Moving forward, the Chairman said he hopes lawmakers won’t need to have repeated private communications with DHEC officials to answer questions from their community members. However, some lawmakers say holding hearings, debating bills, and passing legislation could take weeks at a time when the state is in crisis.

“A piece of legislation will take three weeks to pass,” Sen. Dick Harpootlian, D-Richland, said. “Based on the statistics that I read, another 20 to 30 thousand people will get infected. Another several hundred will die. This is something that needs to be taken care of yesterday,” he said.

Harpootlian said he wants to see Gov. McMaster and DHEC take more action as they work to combat this virus.

“Their hands are in the air saying we are doing the best we can do. Or we don’t have enough vaccine. Or we have given it to the hospitals. Step up. The buck stops with them. Rather, the buck stops with the Governor. He needs to get out there,” he said.

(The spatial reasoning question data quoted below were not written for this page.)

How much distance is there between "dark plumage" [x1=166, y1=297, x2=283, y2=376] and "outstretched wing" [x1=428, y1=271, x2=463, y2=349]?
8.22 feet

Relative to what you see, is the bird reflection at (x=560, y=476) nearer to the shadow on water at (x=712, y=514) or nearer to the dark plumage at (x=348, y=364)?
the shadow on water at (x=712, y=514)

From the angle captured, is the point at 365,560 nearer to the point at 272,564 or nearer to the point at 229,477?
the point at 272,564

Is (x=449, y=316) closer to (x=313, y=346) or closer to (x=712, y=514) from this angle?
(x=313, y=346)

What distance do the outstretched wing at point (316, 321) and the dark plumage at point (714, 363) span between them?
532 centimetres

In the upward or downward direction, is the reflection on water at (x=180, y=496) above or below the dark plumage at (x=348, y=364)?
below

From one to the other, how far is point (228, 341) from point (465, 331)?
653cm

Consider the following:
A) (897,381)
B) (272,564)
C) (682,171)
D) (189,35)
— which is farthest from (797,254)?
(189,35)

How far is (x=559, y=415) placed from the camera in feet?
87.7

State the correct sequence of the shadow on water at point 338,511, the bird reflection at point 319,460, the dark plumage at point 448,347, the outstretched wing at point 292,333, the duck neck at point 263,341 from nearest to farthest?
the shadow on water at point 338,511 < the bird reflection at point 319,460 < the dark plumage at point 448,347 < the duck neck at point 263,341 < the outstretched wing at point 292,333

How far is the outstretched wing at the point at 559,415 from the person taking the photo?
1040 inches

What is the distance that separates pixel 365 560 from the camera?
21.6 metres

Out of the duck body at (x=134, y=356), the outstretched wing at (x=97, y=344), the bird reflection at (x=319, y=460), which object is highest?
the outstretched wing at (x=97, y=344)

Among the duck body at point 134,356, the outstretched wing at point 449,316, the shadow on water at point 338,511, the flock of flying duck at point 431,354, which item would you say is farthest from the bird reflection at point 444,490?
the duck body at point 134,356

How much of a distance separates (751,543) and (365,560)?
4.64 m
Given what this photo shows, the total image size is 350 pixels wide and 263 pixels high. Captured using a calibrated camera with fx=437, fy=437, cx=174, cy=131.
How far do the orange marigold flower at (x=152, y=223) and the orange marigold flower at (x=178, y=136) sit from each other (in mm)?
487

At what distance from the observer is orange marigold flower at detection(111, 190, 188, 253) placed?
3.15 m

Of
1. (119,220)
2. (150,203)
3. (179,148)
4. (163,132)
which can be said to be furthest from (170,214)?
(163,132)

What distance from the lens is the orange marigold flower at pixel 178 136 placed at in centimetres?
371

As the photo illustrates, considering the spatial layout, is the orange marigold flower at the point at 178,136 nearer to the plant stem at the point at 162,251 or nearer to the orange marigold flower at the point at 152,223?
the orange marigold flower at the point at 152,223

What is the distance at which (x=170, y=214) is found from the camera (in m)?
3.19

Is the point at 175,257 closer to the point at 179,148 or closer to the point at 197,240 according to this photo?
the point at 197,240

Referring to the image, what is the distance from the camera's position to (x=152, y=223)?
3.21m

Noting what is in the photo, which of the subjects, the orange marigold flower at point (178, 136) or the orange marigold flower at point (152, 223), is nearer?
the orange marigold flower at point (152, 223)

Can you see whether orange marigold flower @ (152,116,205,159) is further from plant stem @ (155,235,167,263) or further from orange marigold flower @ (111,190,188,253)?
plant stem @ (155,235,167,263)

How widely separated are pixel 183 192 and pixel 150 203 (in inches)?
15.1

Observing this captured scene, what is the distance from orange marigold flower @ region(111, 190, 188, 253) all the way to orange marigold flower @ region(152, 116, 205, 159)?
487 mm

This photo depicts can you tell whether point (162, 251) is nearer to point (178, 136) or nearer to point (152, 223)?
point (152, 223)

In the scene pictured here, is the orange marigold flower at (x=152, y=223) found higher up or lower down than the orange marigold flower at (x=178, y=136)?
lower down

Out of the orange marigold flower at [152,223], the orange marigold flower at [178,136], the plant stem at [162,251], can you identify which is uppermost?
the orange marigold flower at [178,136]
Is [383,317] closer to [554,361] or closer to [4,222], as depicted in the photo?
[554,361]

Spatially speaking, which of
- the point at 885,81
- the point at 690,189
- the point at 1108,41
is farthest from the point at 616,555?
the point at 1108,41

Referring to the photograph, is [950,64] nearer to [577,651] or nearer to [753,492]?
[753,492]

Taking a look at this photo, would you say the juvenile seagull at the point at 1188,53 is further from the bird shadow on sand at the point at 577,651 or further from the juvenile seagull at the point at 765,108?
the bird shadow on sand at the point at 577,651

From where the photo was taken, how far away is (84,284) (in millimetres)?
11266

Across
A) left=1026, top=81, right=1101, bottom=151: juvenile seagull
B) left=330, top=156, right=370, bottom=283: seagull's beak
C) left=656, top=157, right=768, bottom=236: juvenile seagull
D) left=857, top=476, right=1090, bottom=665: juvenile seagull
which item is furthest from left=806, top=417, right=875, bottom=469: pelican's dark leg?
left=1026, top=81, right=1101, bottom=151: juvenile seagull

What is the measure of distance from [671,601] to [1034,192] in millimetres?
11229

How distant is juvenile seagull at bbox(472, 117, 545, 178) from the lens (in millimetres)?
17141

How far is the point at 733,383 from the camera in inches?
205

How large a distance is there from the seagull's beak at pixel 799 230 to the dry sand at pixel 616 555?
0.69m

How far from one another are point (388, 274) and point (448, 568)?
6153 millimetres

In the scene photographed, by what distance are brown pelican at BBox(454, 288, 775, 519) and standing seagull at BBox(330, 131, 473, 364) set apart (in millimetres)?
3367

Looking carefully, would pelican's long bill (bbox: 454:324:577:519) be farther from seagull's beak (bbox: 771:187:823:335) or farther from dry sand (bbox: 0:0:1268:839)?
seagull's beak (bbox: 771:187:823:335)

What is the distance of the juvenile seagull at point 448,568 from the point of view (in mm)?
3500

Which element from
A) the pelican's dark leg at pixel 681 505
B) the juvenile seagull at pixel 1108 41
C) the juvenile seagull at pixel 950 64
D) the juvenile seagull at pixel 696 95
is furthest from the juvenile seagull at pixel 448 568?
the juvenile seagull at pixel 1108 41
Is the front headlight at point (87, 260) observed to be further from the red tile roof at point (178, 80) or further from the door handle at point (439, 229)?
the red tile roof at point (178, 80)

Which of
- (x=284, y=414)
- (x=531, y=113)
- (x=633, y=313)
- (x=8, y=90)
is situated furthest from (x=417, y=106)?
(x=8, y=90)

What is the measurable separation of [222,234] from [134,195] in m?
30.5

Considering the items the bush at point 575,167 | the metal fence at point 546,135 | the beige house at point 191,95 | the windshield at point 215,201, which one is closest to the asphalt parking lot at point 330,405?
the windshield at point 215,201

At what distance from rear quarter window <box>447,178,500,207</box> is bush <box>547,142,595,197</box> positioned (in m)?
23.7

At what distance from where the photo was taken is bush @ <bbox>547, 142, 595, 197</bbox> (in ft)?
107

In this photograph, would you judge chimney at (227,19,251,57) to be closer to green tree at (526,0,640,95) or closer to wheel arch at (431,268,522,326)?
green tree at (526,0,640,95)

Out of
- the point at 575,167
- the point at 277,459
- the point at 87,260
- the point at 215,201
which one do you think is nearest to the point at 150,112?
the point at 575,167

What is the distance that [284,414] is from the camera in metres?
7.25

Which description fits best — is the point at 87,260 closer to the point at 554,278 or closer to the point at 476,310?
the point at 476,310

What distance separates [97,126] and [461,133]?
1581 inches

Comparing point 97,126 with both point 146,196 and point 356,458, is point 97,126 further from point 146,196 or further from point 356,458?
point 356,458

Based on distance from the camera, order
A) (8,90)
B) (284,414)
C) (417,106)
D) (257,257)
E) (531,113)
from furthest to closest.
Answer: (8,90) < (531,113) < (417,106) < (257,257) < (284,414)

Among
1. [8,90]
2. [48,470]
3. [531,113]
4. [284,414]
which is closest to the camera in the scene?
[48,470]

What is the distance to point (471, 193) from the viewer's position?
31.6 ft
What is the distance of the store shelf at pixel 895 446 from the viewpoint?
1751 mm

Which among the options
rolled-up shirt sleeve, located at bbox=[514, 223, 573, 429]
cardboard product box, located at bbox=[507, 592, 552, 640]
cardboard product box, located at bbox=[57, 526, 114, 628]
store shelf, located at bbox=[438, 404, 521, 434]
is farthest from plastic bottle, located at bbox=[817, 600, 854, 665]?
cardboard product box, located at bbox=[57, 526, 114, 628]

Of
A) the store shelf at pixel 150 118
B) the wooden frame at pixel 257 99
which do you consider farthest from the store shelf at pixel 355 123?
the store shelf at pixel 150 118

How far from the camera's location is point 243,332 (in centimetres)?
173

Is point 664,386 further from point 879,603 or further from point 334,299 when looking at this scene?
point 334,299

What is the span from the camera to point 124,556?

McMaster has spent the past two days visiting vaccine distribution facilities around the state and answering questions from the press at each stop, but Harpootlian wants to see the Governor and DHEC use more of their executive power.

In response to frustration from lawmakers, a spokesperson for DHEC wrote, “DHEC leadership and public health officials will continue to work with our state’s elected officials and others to help ensure the vaccine doses our state has been administered to South Carolinians as quickly and seamlessly as possible.”

Yet, until South Carolinians see a change in the way the vaccine is being distributed, lawmakers feel public trust will be permanently damaged.

“The challenges are widespread. The frustration is widespread. The reported inefficiencies are widespread. What people want to know is when can they get the vaccine. How quickly? And who is that qualifies? And the fact that we are having trouble as a state to provide that timely information is inexcusable,” Newton said.